[Rows from a spatial reasoning dataset]
#####

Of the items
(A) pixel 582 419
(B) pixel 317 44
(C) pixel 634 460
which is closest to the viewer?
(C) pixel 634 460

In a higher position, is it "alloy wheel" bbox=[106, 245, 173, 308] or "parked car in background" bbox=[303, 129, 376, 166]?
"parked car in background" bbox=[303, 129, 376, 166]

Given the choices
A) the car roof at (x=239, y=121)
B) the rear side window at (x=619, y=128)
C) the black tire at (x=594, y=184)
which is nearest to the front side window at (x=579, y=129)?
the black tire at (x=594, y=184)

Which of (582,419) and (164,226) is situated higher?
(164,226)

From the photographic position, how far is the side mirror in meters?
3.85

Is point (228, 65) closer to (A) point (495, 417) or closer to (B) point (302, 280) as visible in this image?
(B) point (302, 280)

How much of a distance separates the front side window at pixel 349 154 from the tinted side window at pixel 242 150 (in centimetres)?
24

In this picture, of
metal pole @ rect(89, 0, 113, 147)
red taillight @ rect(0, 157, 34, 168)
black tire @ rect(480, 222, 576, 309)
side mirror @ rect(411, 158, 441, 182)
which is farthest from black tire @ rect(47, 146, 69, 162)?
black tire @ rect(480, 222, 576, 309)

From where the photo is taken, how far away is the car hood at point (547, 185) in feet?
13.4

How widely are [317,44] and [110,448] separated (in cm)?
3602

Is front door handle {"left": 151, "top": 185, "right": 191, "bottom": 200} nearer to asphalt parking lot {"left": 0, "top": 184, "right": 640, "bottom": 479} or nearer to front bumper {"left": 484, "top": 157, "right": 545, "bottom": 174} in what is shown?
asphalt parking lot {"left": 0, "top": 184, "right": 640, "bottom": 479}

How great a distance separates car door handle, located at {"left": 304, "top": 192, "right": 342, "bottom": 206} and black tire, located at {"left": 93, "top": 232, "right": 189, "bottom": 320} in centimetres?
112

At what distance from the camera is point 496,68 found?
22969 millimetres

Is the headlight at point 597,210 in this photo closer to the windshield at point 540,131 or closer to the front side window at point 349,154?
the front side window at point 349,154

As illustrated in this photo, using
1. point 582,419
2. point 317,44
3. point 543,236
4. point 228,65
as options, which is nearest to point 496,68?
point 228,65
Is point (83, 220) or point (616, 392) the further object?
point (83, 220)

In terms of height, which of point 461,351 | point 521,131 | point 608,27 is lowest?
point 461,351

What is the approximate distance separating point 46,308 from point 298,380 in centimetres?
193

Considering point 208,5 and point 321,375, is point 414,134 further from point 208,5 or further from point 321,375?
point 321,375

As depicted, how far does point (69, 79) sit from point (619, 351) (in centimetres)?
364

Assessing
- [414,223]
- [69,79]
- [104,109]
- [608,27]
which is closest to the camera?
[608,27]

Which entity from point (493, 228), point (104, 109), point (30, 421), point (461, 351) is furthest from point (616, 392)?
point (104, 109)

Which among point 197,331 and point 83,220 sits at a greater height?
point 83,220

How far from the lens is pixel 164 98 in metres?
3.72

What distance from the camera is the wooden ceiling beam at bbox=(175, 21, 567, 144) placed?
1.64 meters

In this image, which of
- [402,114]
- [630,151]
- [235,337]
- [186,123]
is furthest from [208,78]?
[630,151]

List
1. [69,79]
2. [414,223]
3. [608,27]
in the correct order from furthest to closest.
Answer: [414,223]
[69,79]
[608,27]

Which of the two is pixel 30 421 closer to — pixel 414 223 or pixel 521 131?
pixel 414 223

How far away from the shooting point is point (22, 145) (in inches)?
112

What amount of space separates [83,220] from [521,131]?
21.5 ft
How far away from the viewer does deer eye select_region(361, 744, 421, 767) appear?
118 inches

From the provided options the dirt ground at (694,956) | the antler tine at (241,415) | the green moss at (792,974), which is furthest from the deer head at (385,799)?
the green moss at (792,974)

#####

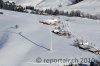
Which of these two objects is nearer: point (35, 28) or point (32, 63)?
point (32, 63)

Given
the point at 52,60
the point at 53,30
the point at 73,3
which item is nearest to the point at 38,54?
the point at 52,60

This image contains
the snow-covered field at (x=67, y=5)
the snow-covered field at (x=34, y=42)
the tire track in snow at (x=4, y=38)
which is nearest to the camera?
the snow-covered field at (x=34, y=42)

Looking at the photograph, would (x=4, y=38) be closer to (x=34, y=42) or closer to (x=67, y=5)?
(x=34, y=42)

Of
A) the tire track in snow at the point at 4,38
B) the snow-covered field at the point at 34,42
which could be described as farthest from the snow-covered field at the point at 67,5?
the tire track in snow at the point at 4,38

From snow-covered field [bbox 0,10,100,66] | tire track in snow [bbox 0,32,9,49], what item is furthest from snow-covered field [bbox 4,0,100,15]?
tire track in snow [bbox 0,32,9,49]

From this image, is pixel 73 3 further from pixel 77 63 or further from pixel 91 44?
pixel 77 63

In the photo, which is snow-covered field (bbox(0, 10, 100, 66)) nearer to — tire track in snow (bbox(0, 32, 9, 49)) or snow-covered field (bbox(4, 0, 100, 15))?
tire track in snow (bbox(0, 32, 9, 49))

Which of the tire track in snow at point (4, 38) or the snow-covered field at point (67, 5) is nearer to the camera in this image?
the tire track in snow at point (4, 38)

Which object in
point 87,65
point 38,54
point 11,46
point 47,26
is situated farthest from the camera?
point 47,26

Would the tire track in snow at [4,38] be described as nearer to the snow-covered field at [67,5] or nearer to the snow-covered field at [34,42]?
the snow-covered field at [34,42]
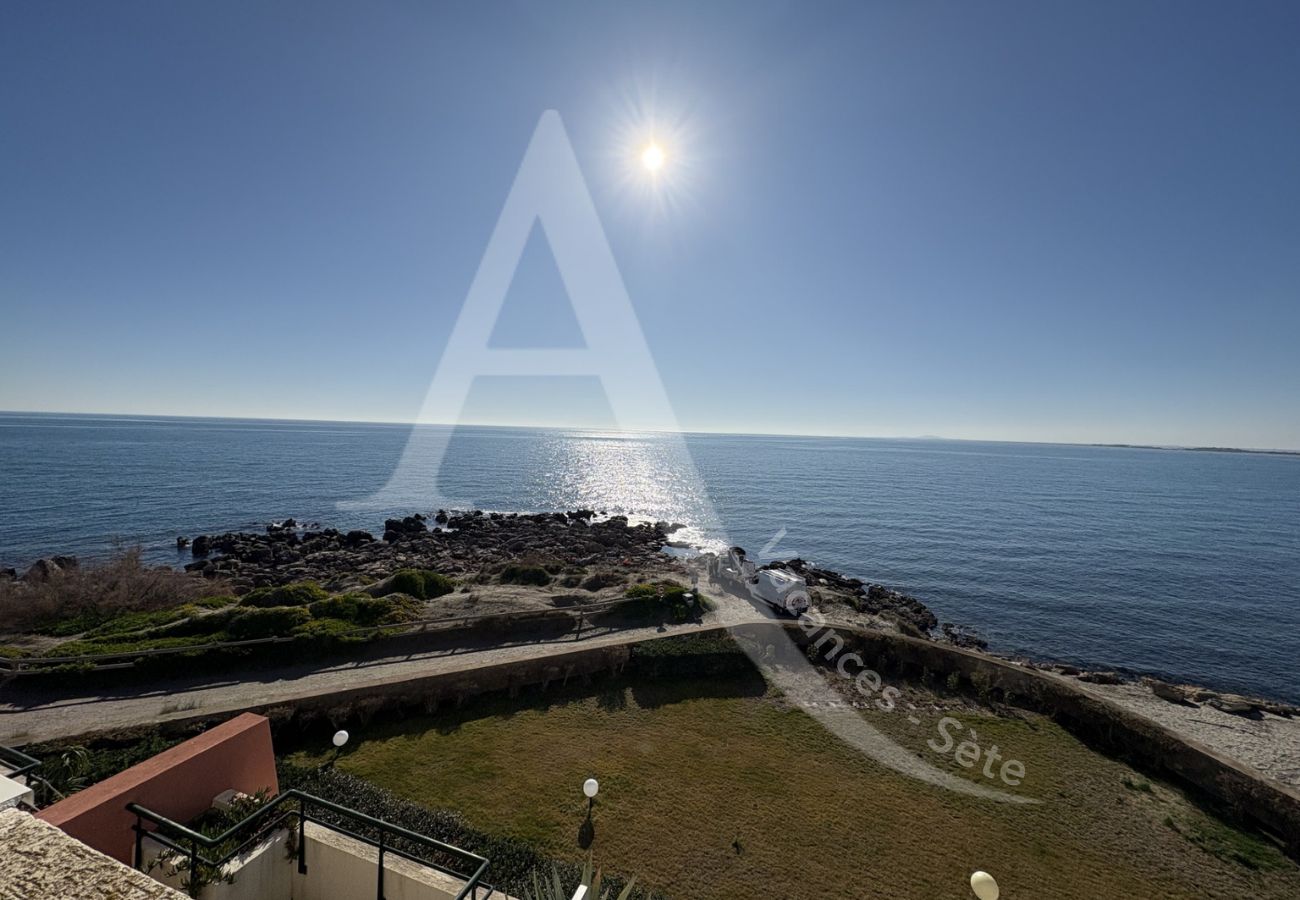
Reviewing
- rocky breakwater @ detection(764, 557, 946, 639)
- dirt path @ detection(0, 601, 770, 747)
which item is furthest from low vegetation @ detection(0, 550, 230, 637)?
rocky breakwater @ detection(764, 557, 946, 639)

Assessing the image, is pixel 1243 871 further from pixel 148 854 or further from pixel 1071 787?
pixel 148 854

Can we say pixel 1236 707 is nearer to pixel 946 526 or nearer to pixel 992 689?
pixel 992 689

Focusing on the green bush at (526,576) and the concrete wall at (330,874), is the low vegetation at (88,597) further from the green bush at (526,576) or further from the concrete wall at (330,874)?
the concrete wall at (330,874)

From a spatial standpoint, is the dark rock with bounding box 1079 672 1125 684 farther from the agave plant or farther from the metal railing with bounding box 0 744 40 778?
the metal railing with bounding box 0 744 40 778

#####

- Given exercise: Rewrite only the records starting at the line containing "As depicted, how" and ending at the line containing "1.64 meters", keeping every line, requests included. Shift each number in the answers, whether a coordinate or a distance, up by 15.

- The answer:
As depicted, how far does point (69, 79) sit from point (619, 351) (in centimetres)?
379

Assessing
- [414,223]
- [69,79]
- [104,109]
- [608,27]
which is closest to the camera?
[623,42]

Which entity from point (493, 228), point (104, 109), point (30, 421), point (461, 351) is furthest from point (616, 392)?
point (119, 124)

Which among point 197,331 and point 83,220 sits at a greater height?
point 98,235

How far from the lens is pixel 164 98 in metres?
18.72

What distance from the camera is the wooden ceiling beam at bbox=(175, 21, 567, 144) placed?
16.64 meters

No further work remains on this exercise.